┌─ DATASET ENTRIES

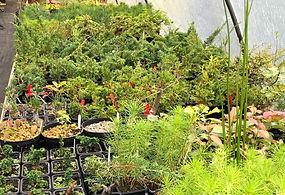 Nursery Plants.JPG
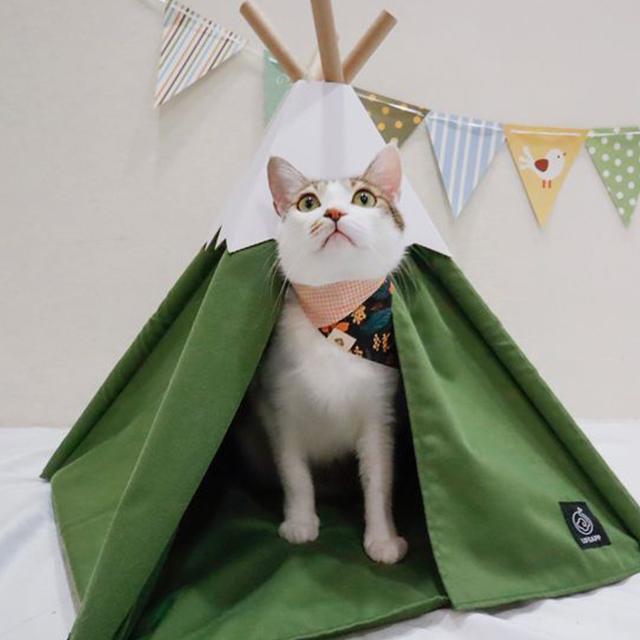 小貓山丘-捏捏補給站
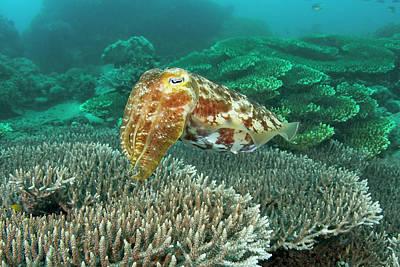 Cuttlefish (sepiida Poster by Jaynes Gallery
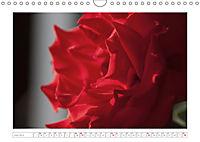 Rosen Schleswig-Holsteins (Wandkalender 2019 DIN A4 quer) - Produktdetailbild 6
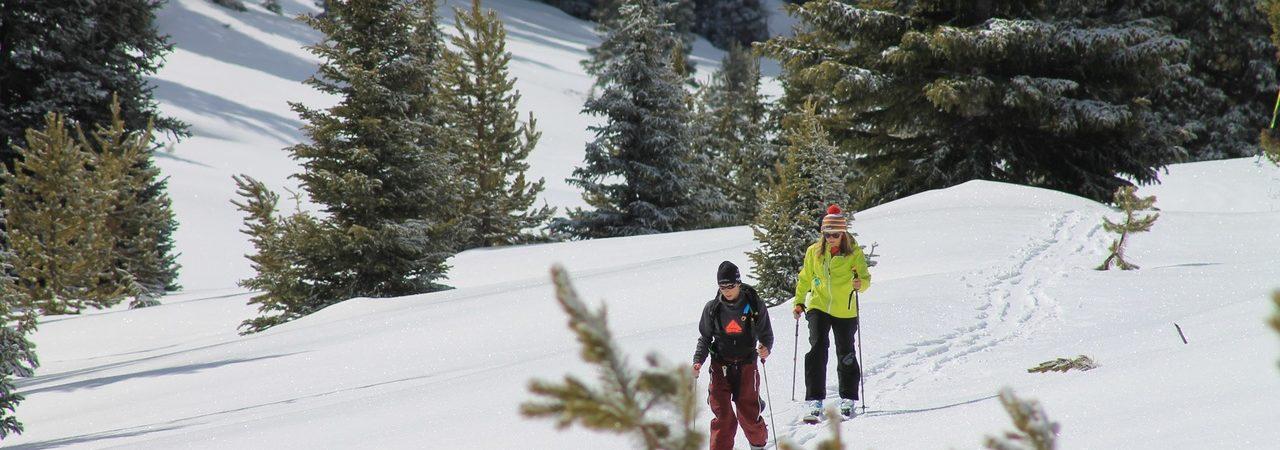 Non solo piste da sci! Levico Terme offre tante proposte per la tua settimana bianca in Trentino: sci di fondo, alpinismo, slittini e tanto divertimento!
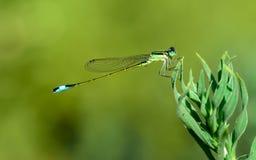 Insecto en verde y azul Fotos de archivo libres de regalías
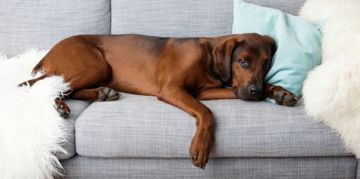 Kennel Cough: Causes and Treatment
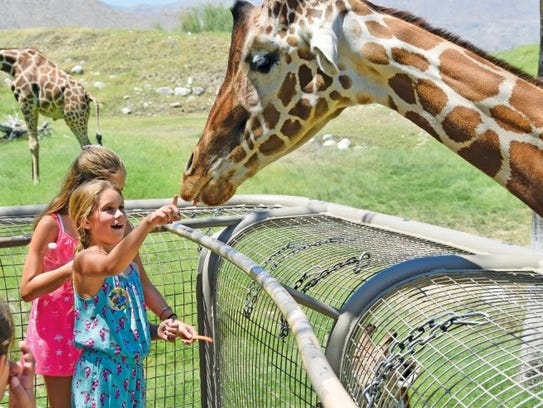 Visitors to The Living Desert get a chance to feed the giraffes.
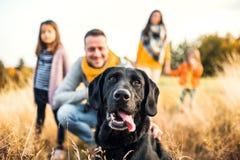 Eine junge Familie mit zwei kleinen Kindern und einem Hund auf einer Wiese in der Herbstnatur stockfotografie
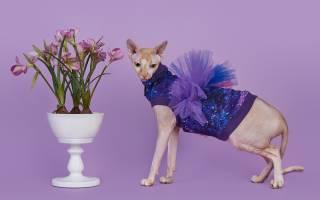 Одежда для кошек — необходимость или дань моде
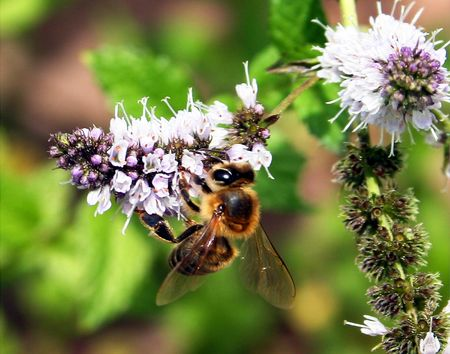 seeks: This honey bee seeks out nectar from a blooming mint flower in southern Arizona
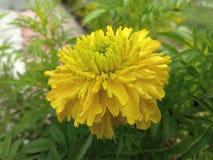 Florece el agua verde natural de las gotitas de la mañana del amarillo de la imagen Fotos de archivo libres de regalías
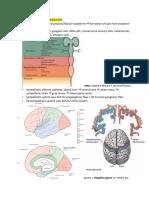 Neuro Exam 1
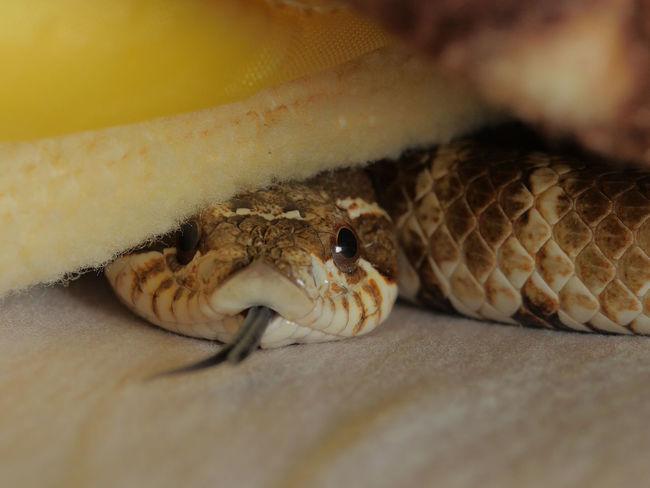 Heterodon nasicus Animal Themes EyeEm Taiwan Indoors  Pet Animal Reptile Snake Tainan Tainan, Taiwan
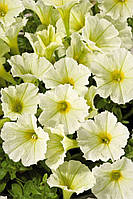 Petunia Grandiflora Alladin Yellow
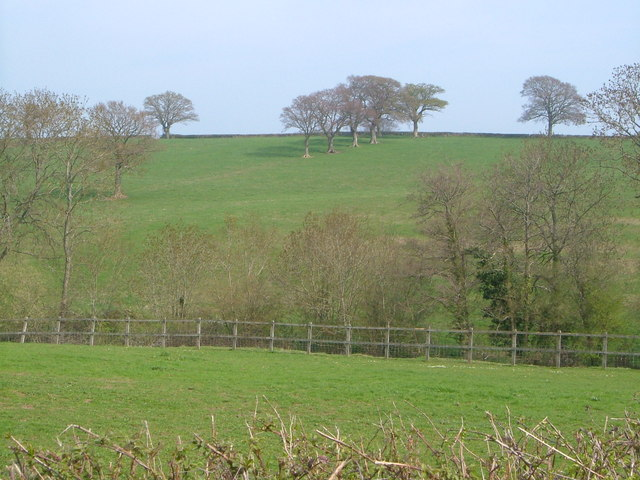 Trees on Barrington Hill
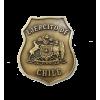 PLACA EJERCITO DE CHILE PARA PORTA TIM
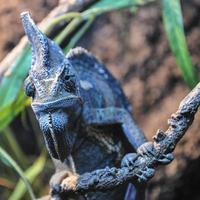 camaleão único em um galho, close-up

└─

• _EXERCISE OBJECTIVE_
Each record above, in full: return it exactly, pictures excluded.

• _TASK ANSWER_
 Nursery Plants.JPG
 小貓山丘-捏捏補給站
 Cuttlefish (sepiida Poster by Jaynes Gallery
 Rosen Schleswig-Holsteins (Wandkalender 2019 DIN A4 quer) - Produktdetailbild 6
 Non solo piste da sci! Levico Terme offre tante proposte per la tua settimana bianca in Trentino: sci di fondo, alpinismo, slittini e tanto divertimento!
 Insecto en verde y azul Fotos de archivo libres de regalías
 Kennel Cough: Causes and Treatment
 Visitors to The Living Desert get a chance to feed the giraffes.
 Eine junge Familie mit zwei kleinen Kindern und einem Hund auf einer Wiese in der Herbstnatur stockfotografie
 Одежда для кошек — необходимость или дань моде
 seeks: This honey bee seeks out nectar from a blooming mint flower in southern Arizona
 Florece el agua verde natural de las gotitas de la mañana del amarillo de la imagen Fotos de archivo libres de regalías
 Neuro Exam 1
 Heterodon nasicus Animal Themes EyeEm Taiwan Indoors  Pet Animal Reptile Snake Tainan Tainan, Taiwan
 Petunia Grandiflora Alladin Yellow
 Trees on Barrington Hill
 PLACA EJERCITO DE CHILE PARA PORTA TIM
 camaleão único em um galho, close-up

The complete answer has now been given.